FDR hunted more than ducks on visit to south Louisiana


By Jim Bradshaw
jhbradshaw@bellsouth.net

hen Franklin Delano Roosevelt traveled to south Louisiana for a hunting trip in the winter of 1920, little did he know that he would be hunting for bigger game than ducks and geese.

In those days before he was stricken with polio, Roosevelt was an active outdoorsman.

The future president, then 37 years old, spent the fall of 1920 in an unsuccessful campaign as the Democratic nominee for the vice presidency, making some 400 speeches across the nation on behalf of Ohio Gov. James M. Cox, the Democratic presidential nominee.

Roosevelt was a weary man after the campaign, which saw the election of Republican Warren G. Harding, so he jumped at the opportunity to travel to south Louisiana to rest and hunt at Lowry Plantation near Lake Arthur.

The invitation came from Mr. and Mrs. W. B. Conover of Lake Charles, who did not know FDR but who had met his brother-in-law, G. Hall Roosevelt, Eleanor’s only brother . The Conovers met him when he was stationed at Gertsner Field, a World War I training base at Holmwood, about 15 miles from Lake Charles.

They wrote to Hall, who relayed the invitation to FDR, describing Lowry as “a typical rice plantation in unapproachable country … right on the Gulf in the section populated by ’Cadians” that was “far enough from the railroad to get the best hunting.”

FDR was packed and ready in no time.

The two Roosevelts boarded the train in Washington on November 26 for the trip south. They reached New Orleans on November 28, spent a day there, then hit the rails again for the trip west to Lake Charles.

After an overnight stay in the port city, the Conovers drove the hunting party to Illinois Plantation, southwest of Lake Arthur. They went from there by boat to Lowry for five days of rest, relaxation, and duck and goose hunting.

The Roosevelts had planned a big goose hunt for the morning of December 5; but plans changed abruptly. On the night of December 4 a young boy from Grand Chenier got lost in the marsh.

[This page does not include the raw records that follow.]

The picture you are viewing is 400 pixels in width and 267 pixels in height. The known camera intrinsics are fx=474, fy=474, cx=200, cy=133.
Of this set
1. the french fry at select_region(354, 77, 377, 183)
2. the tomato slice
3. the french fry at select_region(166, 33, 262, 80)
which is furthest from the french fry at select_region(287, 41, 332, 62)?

According to a contemporary newspaper account, “When they arose at three o’clock in the morning they were advised by the guides that the boy had been lost and that the hunt would have to be abandoned until the child had been found.

“An all-night search failed to find the boy, and both Franklin Roosevelt and G. H. Roosevelt joined the searching party.

“The crowd was organized … and the two Roosevelts started out with Franklin in the lead and the honor fell to him of finding the lost boy about 11 o’clock [in the morning]. The signal of six shots was given that the lost boy had been found and all of the searching party returned to the camp and continued the … hunt.”

It was only half a year later, in the summer of 1921, that FDR was struck by polio, ending his days of traipsing through the marshes in search of ducks, geese, or lost boys.